Problem to work on: Which of the lines below contain the word "furthest"? Copy out every one of them.

══ Excerpted data ══

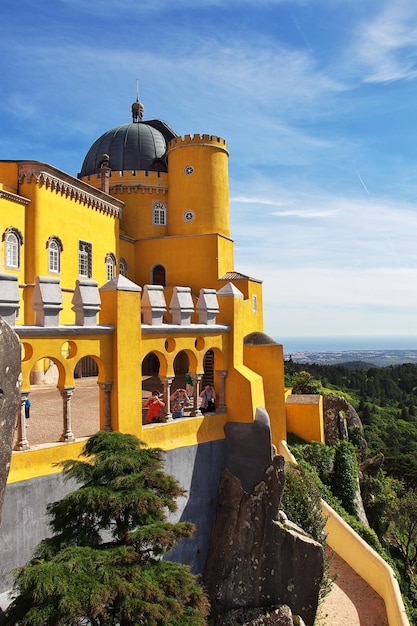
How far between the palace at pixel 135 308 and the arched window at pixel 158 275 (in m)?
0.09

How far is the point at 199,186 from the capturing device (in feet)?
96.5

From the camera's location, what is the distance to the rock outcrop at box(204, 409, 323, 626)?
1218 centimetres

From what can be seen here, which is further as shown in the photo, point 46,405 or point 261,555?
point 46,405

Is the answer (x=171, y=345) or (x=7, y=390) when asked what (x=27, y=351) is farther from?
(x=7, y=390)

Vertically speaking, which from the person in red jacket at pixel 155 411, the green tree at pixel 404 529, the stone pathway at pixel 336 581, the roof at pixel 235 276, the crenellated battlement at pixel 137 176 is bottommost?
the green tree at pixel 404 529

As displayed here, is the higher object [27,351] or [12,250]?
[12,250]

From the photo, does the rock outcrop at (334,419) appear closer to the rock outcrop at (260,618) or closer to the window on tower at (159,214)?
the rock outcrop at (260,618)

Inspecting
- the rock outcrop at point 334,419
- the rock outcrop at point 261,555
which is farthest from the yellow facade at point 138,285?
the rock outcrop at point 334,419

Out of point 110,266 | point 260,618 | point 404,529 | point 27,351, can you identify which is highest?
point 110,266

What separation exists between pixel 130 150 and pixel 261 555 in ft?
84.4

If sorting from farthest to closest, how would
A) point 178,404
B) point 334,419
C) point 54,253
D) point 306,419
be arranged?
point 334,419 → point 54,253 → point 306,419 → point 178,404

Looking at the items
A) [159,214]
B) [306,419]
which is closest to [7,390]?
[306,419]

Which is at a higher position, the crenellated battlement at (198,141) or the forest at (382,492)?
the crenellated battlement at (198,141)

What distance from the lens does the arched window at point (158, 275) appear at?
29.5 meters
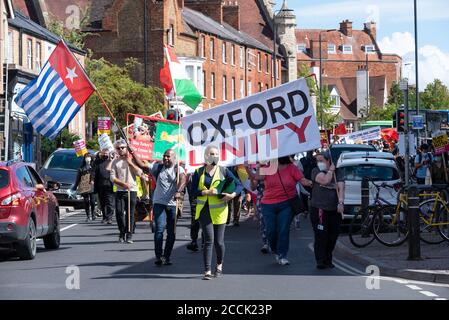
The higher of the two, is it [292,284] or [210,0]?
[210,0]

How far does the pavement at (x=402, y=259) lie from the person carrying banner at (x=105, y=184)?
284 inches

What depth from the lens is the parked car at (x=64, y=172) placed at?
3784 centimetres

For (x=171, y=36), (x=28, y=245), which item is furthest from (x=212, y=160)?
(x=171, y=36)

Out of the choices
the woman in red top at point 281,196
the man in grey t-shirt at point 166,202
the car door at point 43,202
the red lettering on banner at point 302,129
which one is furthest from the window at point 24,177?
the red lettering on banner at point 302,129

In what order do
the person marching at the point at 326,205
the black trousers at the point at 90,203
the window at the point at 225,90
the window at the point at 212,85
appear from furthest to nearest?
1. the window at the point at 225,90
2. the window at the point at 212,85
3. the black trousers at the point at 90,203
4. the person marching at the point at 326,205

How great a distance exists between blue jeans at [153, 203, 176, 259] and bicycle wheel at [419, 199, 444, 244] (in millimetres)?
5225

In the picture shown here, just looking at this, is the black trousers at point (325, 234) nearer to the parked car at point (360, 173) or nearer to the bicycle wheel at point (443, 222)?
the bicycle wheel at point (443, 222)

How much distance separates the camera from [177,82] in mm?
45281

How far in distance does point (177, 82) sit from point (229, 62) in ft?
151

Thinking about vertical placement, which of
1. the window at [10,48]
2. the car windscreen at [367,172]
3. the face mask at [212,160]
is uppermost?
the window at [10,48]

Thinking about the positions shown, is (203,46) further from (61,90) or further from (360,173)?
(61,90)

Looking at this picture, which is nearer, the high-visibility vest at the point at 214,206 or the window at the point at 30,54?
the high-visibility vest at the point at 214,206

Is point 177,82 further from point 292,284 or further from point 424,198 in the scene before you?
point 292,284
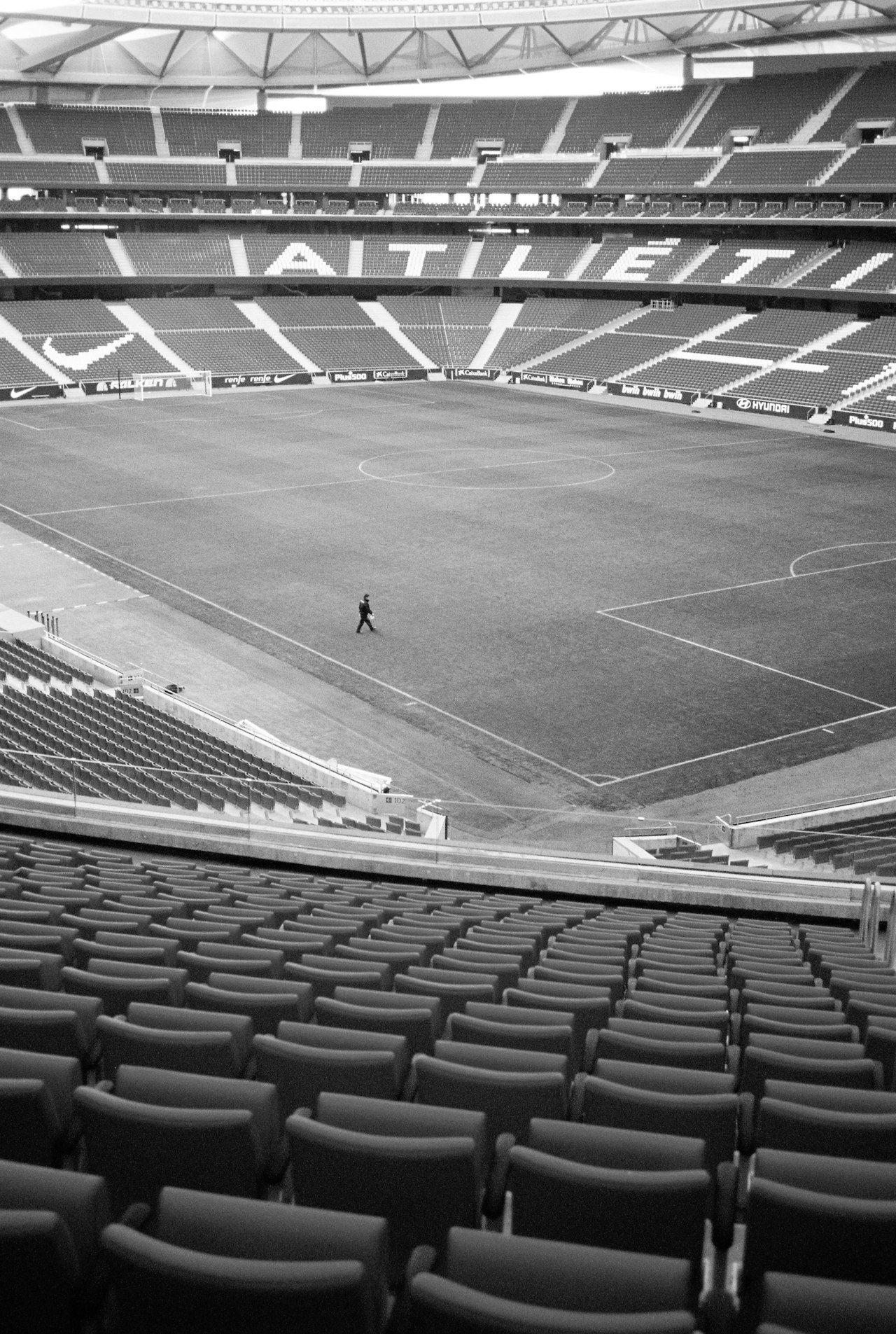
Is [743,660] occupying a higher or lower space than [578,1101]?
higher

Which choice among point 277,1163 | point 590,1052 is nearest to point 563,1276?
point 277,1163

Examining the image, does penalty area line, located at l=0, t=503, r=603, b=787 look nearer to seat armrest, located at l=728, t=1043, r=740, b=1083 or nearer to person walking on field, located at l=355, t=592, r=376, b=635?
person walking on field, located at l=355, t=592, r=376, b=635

═══

Final answer:
For (x=171, y=36), (x=28, y=245), which item is furthest from (x=212, y=160)?
which one is furthest from the window at point 24,177?
appear from furthest to nearest?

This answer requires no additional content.